No real explanation is given although many interpretations, both scientific and religious, are put forth. One character ventures:
"Maybe that's all your talent is for, a distraction to keep you preoccupied until the blackness comes rushing in."
To be honest, Zinzi and the other zoos have other problems to deal with and are not too concerned with the origin of this mysterious condition. They are more concerned by its immediate consequences and how it affect every aspect of their lives, putting them in a precarious situation, regardless of their race, gender and social background. Zoo is a new class of its own.
I must admit that I first struggled with Zoo City's first person narration. Everything is so alien, you're not sure what you're stepping into. Lauren Beukes doesn't take her reader by the hand, she dumps you in Zoo City and leaves you to fend for yourself and piece together the background story. Like any new zoo, you'd better figure it out fast and by yourself in order to survive. While I'm always grateful for limited info dumps, this process can put off some readers. Should that be the case, do persevere because it's well worth it! There's a lot going on in those 256 pages, this is dense novel, nothing in there is superficial.
Zinzi's character is not your coy heroine; she's guile, cynical and morally dubious at the best of times. But that only makes the novel's first person narration all the more witty and engaging (if you're a fan of dark humor which I am).
Context is provided by a series of interview transcripts, scientific reports and other supports that nicely complement Zinzi's story. All those elements add something raw, real and almost authentic to the novel. In a strange way, despite its parallel dystopian setting, Zoo City is very much anchored in the now. This is also helped by the bits of South African slang, the various references to contemporary musical artists and pop culture that are spread throughout the novel.This is somewhat unusual in scifi (less so in urban fantasy I suppose) which is either grounded in fandom with a lot of geeky allusions or projected so far in the future that it wouldn't make any sense to include references to pop culture.

- _Records supplied_:

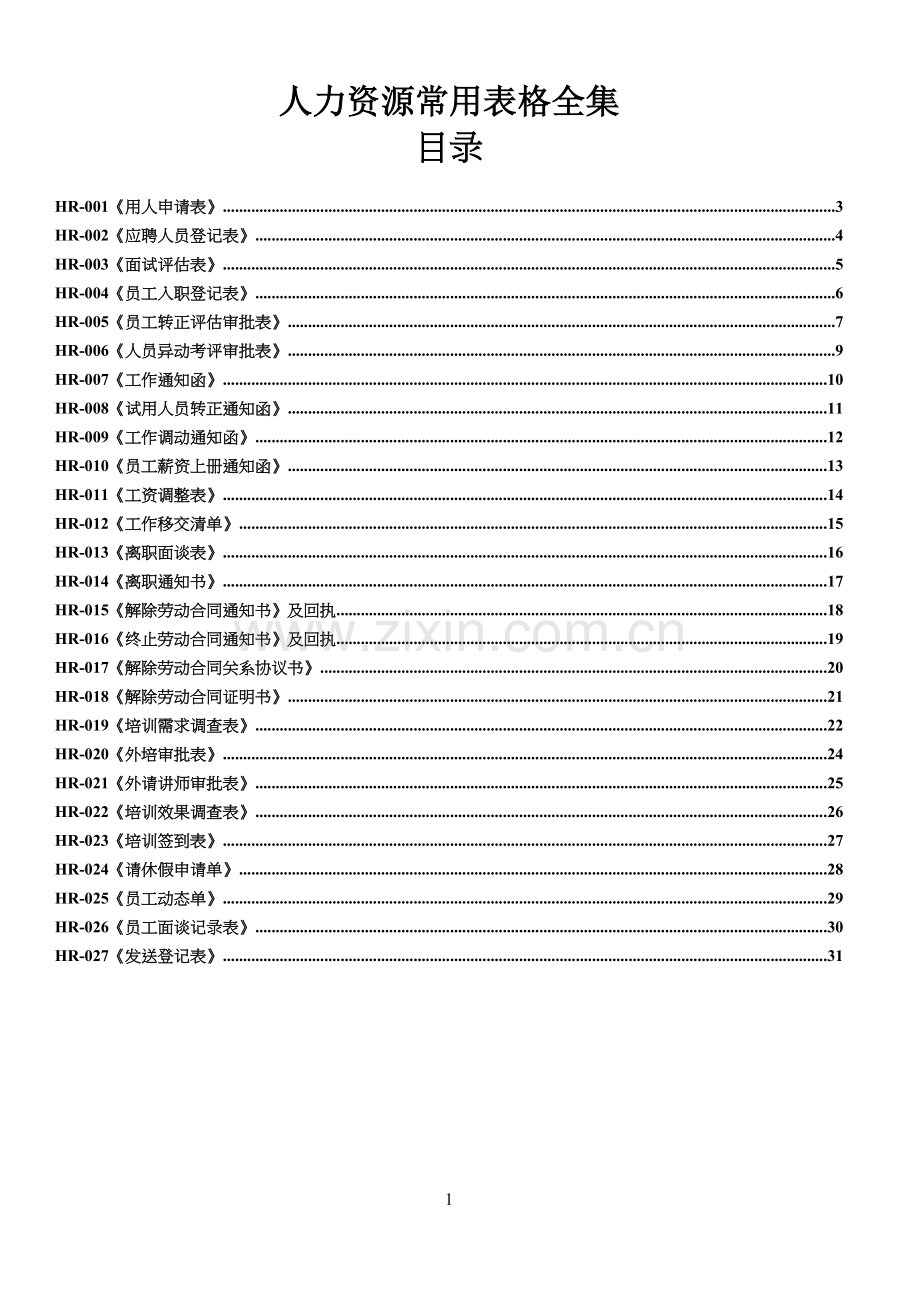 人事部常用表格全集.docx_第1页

==

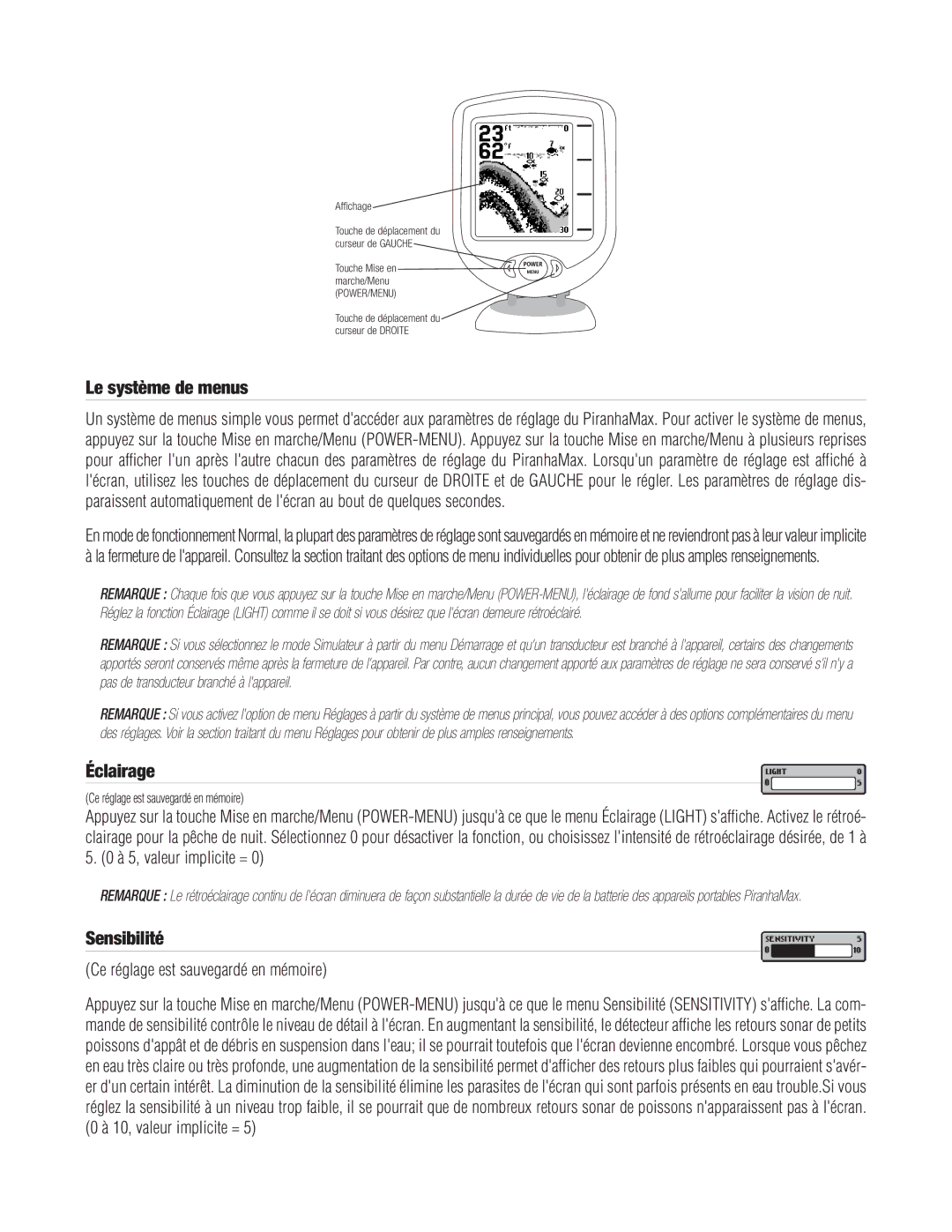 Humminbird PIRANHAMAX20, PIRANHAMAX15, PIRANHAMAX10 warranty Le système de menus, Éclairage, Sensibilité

- _Task objective_: Print the passage of the Zoo City review starting with "I must admit" and going on through "which I am).", word for word.

- _Reply to the task_:
I must admit that I first struggled with Zoo City's first person narration. Everything is so alien, you're not sure what you're stepping into. Lauren Beukes doesn't take her reader by the hand, she dumps you in Zoo City and leaves you to fend for yourself and piece together the background story. Like any new zoo, you'd better figure it out fast and by yourself in order to survive. While I'm always grateful for limited info dumps, this process can put off some readers. Should that be the case, do persevere because it's well worth it! There's a lot going on in those 256 pages, this is dense novel, nothing in there is superficial.
Zinzi's character is not your coy heroine; she's guile, cynical and morally dubious at the best of times. But that only makes the novel's first person narration all the more witty and engaging (if you're a fan of dark humor which I am).